24 November, 2012

All the Wrong Places

One thing that I am beginning to realize, now more than ever, is that I expect more from people than they expect from themselves. This leaves me feeling disappointed, hurt and alone -- always. Usually, people represent themselves in one way (perhaps as they aspire to be) and often times they have no intentions of meeting or exceeding this represented version of themselves.

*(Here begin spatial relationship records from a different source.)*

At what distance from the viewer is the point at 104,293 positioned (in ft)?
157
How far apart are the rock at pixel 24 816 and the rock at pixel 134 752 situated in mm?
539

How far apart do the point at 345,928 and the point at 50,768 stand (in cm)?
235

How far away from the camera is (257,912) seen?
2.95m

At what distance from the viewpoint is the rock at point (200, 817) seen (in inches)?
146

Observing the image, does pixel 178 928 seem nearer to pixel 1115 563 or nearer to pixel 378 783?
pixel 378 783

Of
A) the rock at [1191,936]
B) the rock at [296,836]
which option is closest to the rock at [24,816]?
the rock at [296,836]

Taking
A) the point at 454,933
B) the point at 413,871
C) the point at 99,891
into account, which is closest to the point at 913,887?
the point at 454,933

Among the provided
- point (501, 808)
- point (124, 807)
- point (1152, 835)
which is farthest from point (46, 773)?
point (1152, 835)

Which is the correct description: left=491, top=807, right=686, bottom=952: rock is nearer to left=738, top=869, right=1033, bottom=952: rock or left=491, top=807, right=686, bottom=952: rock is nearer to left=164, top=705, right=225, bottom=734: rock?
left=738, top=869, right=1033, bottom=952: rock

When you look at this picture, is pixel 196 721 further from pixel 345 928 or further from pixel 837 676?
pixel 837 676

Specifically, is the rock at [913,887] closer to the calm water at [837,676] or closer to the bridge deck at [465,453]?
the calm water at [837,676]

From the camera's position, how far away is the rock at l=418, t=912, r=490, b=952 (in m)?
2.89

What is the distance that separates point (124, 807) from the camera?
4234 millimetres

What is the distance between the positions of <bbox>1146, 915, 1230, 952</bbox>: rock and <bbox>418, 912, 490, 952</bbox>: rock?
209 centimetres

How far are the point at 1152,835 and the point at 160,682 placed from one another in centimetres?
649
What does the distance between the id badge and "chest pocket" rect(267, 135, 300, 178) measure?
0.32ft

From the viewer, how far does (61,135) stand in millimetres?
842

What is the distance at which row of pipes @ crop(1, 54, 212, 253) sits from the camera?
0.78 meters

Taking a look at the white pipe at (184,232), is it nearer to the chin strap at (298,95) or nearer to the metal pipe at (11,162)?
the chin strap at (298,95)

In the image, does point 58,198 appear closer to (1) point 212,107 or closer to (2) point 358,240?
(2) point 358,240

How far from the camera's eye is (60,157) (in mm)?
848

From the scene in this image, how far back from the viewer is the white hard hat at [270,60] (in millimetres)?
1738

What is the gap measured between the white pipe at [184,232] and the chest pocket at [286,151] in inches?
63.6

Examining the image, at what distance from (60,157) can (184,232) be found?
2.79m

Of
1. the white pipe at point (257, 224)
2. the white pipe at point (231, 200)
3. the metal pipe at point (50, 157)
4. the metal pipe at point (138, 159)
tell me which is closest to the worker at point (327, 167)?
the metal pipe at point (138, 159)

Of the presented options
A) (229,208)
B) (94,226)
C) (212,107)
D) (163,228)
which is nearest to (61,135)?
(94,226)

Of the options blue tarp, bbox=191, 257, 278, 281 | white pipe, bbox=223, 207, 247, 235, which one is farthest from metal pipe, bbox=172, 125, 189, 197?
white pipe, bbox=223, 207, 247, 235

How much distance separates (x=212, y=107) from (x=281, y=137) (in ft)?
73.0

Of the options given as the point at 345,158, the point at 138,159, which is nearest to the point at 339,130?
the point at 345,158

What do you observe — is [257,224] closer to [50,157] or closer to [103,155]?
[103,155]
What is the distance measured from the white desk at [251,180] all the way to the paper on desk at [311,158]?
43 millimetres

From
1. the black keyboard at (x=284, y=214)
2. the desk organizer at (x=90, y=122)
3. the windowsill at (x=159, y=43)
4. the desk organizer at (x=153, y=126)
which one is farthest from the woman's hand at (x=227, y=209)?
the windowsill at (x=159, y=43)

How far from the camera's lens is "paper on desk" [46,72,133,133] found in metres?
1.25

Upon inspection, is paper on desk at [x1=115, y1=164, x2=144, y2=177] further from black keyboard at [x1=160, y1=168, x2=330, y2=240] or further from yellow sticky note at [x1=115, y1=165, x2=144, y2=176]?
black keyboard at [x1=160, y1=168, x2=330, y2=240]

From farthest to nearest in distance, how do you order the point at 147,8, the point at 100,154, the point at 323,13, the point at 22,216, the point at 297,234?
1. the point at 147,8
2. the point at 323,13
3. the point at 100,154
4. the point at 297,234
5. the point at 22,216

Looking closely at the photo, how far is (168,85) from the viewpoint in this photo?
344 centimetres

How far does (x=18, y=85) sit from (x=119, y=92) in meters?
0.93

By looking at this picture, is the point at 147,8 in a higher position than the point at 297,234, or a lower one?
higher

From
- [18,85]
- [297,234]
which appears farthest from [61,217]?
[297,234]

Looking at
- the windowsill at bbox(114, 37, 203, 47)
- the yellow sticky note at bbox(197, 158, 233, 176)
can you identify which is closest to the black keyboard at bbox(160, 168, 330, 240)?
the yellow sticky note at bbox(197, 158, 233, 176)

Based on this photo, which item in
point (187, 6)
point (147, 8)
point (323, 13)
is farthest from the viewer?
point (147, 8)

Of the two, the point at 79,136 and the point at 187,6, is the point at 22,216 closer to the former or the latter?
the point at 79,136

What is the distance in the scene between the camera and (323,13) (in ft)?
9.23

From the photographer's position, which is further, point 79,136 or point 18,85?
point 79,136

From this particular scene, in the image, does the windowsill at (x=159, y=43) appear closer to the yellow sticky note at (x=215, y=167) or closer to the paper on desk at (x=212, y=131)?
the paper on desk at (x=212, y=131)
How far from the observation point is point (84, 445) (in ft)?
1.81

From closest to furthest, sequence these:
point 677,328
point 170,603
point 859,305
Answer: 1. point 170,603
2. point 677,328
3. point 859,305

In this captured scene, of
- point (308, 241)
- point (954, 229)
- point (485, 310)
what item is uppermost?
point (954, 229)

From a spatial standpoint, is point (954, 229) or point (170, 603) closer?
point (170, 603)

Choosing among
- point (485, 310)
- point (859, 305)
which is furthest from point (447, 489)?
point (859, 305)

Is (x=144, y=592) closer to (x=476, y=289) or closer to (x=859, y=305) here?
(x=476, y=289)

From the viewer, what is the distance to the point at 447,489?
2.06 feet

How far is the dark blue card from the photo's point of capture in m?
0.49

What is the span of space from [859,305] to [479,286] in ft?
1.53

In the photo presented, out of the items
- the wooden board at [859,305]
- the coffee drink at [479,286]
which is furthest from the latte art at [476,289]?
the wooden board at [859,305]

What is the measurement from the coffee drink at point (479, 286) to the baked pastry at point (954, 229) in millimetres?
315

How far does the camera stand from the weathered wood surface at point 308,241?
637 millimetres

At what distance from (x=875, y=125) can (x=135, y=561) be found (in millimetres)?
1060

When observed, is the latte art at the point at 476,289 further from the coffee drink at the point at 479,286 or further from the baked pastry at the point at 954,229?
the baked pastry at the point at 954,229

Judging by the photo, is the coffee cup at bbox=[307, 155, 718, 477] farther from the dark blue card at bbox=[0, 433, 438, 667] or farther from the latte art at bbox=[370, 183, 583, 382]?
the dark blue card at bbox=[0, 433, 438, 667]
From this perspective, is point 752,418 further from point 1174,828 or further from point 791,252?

For the past 3 months, I've been committed to a vocational program with the expectation of finding clarity and understanding of myself, my career and my path. Unfortunately, this vocation means living without the material luxuries that success may offer. In other words, monetary remuneration does not come with my position that entails hard work, strategic thinking and constant tests of morality and faithfulness. In this,I am learning invaluable lessons about myself and others that I love, those whom I think that I love and people who I may or may not know after this full year culminates in July.

My sacrifices for the people that I care about has not been given in money, gifts or partying until 4am but instead with the only thing that I have to give -- my time and my love for them. Unfortunately, for most this is not enough. Sadly, I've come to learn that the most important things in my life are not my physical appearance or my personal belongings, but instead my health and my longing for a family and a purpose-filled life. Substance, faithfulness and loyalty are tried and tested. Tears are shed, love is lost and those without the palate for my perceived "simple life" fall by the way-side. These people include parents, friends, ex-lovers and others. I have to believe that it's all for the best to make room for the right people who will be by my side when this is all said and done. I have to believe there's a place for everyone and I hope that the right people find me in this crazy world. For now, I'm fine with being lost and finding my way with the ones who are still with me.